Royal Mail's shares have sunk to their lowest level since the company was taken private, putting the firm's membership in the FTSE 100 at risk.
Shares are trading more than five per cent down today after falling off a cliff edge yesterday, losing 14 per cent and wiping more than £800m off its market value. So far, shares have fallen 25 per cent over two days.
It follows the company slashing its profit guidance down to £500m-£550m on Monday, far less than the £694m it made last year. This was due to a higher-than-expected decline in letter volumes and poor productivity performance.
The drop mean Royal Mail's market value has fallen by £1.3bn in less than 24 hours with shares trading below 360p.
It also brings Royal Mail stock close to the level it debuted on the market at in 2013. Shares opened at an initial public offering (IPO) price of 330p, before jumping to 475p on the first day of trading.
Analysts have speculated that Royal Mail could face being relegated from the FTSE 100 at the next reshuffle in December.
David Cheetham, XTB chief market analyst, said: "The fall has seen the stock drop back to trade not far from its IPO price of 330p and the resultant decline in the company’s valuation has placed it in danger of being relegated from the FTSE 100 in the December reshuffle."
He also criticised the firm's decision to hold the dividend. "This may not be a wise course of action as it is becoming increasingly apparent that the company keeping the dividend at present levels could be detrimental to its future prospects," Cheetham explained.

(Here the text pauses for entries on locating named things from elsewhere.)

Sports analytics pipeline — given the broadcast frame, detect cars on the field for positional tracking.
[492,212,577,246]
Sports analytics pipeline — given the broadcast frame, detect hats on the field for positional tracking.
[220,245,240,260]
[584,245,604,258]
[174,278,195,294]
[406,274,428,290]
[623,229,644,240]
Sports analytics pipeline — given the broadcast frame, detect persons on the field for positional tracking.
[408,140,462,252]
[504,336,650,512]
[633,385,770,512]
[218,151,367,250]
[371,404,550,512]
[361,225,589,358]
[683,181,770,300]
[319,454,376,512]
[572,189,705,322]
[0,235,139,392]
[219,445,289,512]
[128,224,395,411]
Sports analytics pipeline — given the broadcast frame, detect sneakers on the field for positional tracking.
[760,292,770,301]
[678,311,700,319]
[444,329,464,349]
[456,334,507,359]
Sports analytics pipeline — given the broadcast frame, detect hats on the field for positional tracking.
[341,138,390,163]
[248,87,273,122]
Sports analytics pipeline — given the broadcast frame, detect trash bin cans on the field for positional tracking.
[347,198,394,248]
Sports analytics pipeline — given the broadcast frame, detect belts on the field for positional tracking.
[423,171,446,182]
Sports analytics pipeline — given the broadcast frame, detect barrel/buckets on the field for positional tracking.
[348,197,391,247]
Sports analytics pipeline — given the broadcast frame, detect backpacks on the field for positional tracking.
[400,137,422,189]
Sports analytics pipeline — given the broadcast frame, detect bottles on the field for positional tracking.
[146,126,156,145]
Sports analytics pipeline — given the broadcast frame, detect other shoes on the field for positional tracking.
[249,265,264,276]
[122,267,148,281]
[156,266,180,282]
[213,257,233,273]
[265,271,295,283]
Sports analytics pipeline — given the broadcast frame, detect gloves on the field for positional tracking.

Royal Mail said it had experienced a bigger than expected impact on marketing mail thanks to the EU's new data protection regulations governing the gathering and storage of personal information.
The delivery giant also hasn't been helped by a number of brokers slashing its price guidance and downgrading the stock.
Liberum downgraded its rating to "sell" and reduced its target price massively, from 415p to 250p.
"Yesterday's profit warning was shocking in its scale and timing," Liberum's note read.
"The £130m reduction in the current year cost avoidance target drops straight to the bottom line. Weakness in letters volumes and GLS margins was disappointing, but almost peripheral by comparison."
Morgan Stanley also cut its price target down to 405p while saying Royal Mail may need to consider faster sales of assets within its "attractive" London property portfolio.
Nicholas Hyett, an equity analyst for Hargreaves Lansdown, described Royal Mail's share drop as a "messy situation".
"There is no better way for shareholders to publicly show their dissatisfaction than selling off shares, and that’s clearly exactly what investors are doing now," he told City A.M.
Neil Wilson, chief market analyst at Markets.com, agreed that investors would be vocal in their dissatisfaction with Royal Mail.
"Investors will almost certainly start to speak up after this," he said. "It’s a bit of a debacle really but to a degree it’s new boss Rico Bach resetting expectations early on so he can blame the previous management."
Russ Mould, investment director at AJ Bell, said the company's poor performance could raise more questions about exec pay at the company, months after Royal Mail suffered one of the biggest shareholder revolts over exec pay in the City this year.
"Moya Greene may have timed her exit well and Rico Back has a tough job on his hands," he said. "He has inherited a difficult operating environment but will need to deliver on those cost and productivity goals if the issue of his own pay is not to resurface at some stage."